++++ Provided records
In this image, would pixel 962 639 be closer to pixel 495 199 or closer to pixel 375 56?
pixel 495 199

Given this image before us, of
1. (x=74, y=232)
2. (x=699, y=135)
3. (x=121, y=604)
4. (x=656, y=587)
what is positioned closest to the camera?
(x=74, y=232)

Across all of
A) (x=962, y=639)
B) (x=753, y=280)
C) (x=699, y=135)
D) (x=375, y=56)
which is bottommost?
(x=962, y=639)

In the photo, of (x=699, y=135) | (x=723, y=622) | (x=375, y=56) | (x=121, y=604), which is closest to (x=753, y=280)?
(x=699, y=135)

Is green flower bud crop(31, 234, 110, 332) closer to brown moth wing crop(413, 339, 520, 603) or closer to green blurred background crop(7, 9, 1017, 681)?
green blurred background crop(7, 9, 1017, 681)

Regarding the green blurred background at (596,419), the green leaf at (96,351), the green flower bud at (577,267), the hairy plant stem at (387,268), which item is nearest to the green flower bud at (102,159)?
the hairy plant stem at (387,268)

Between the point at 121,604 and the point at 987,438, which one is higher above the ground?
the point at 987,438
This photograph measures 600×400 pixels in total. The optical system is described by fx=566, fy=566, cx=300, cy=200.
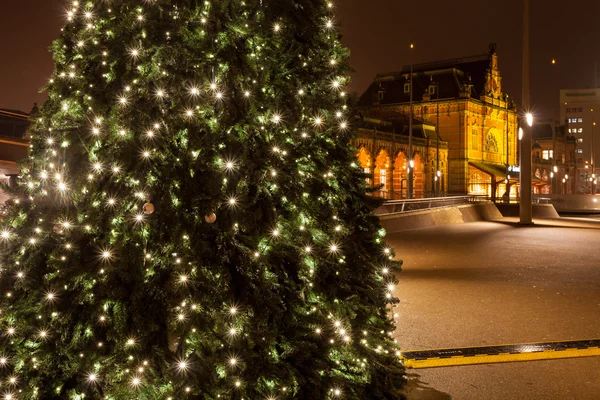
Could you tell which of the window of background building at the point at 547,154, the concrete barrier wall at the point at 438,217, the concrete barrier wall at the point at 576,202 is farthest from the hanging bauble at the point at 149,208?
the window of background building at the point at 547,154

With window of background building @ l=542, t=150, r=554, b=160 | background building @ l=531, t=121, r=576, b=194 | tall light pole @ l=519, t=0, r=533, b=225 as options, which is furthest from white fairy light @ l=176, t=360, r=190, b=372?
window of background building @ l=542, t=150, r=554, b=160

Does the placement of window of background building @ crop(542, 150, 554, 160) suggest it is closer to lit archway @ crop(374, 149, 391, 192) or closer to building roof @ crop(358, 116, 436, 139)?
building roof @ crop(358, 116, 436, 139)

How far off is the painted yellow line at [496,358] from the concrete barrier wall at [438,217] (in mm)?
13625

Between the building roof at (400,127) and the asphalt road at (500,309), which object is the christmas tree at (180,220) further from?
the building roof at (400,127)

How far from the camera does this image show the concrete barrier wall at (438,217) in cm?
2105

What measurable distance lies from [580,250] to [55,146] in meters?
15.0

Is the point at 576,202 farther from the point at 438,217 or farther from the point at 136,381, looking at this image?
the point at 136,381

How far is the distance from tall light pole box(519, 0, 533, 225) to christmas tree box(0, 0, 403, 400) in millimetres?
22285

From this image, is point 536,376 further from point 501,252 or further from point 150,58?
point 501,252

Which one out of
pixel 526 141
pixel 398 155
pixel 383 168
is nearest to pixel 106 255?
pixel 526 141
++++++++
Exercise objective: Copy the lines of the listing above, starting at the line that contains "Is the point" and continuing through the final line of the listing.

Solution for this task:
Is the point at 576,202 farther from the point at 438,217 or farther from the point at 136,381, looking at this image?
the point at 136,381

How far is the distance from tall light pole box(519, 0, 533, 225) to christmas tree box(0, 0, 403, 400) in millimetres?
22285

From this image, is point 536,376 further from point 501,252 or further from point 150,58?
point 501,252

Which one out of
pixel 526 141
pixel 398 155
pixel 383 168
is nearest to pixel 106 255?
pixel 526 141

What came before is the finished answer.